__Task directions__
Begin with the line containing "family: Felidae" and end with the last line of the data below; return those lines exactly, and only those.

Collected data
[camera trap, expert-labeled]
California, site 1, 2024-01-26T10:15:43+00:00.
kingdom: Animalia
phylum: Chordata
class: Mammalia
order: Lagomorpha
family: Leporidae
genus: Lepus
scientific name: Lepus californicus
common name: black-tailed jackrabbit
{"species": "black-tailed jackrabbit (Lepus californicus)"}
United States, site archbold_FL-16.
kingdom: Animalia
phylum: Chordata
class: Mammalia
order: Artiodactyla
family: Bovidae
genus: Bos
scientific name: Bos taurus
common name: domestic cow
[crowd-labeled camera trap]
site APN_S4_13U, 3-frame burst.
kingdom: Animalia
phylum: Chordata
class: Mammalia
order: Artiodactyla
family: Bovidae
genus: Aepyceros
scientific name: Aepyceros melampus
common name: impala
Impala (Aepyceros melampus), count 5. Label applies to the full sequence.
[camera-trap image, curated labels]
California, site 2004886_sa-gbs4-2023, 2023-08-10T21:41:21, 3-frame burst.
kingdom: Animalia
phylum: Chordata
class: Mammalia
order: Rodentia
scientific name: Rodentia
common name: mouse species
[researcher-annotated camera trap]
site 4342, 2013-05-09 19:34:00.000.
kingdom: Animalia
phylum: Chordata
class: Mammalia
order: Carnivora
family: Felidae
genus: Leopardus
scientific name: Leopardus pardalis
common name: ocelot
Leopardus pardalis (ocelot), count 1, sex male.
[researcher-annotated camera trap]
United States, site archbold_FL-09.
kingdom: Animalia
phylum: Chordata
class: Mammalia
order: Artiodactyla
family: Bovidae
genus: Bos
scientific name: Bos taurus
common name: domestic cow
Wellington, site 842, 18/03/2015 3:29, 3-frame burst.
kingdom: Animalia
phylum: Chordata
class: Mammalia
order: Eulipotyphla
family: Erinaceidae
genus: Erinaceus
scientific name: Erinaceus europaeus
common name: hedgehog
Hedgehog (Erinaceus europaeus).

__Finished task__
family: Felidae
genus: Leopardus
scientific name: Leopardus pardalis
common name: ocelot
Leopardus pardalis (ocelot), count 1, sex male.
[researcher-annotated camera trap]
United States, site archbold_FL-09.
kingdom: Animalia
phylum: Chordata
class: Mammalia
order: Artiodactyla
family: Bovidae
genus: Bos
scientific name: Bos taurus
common name: domestic cow
Wellington, site 842, 18/03/2015 3:29, 3-frame burst.
kingdom: Animalia
phylum: Chordata
class: Mammalia
order: Eulipotyphla
family: Erinaceidae
genus: Erinaceus
scientific name: Erinaceus europaeus
common name: hedgehog
Hedgehog (Erinaceus europaeus).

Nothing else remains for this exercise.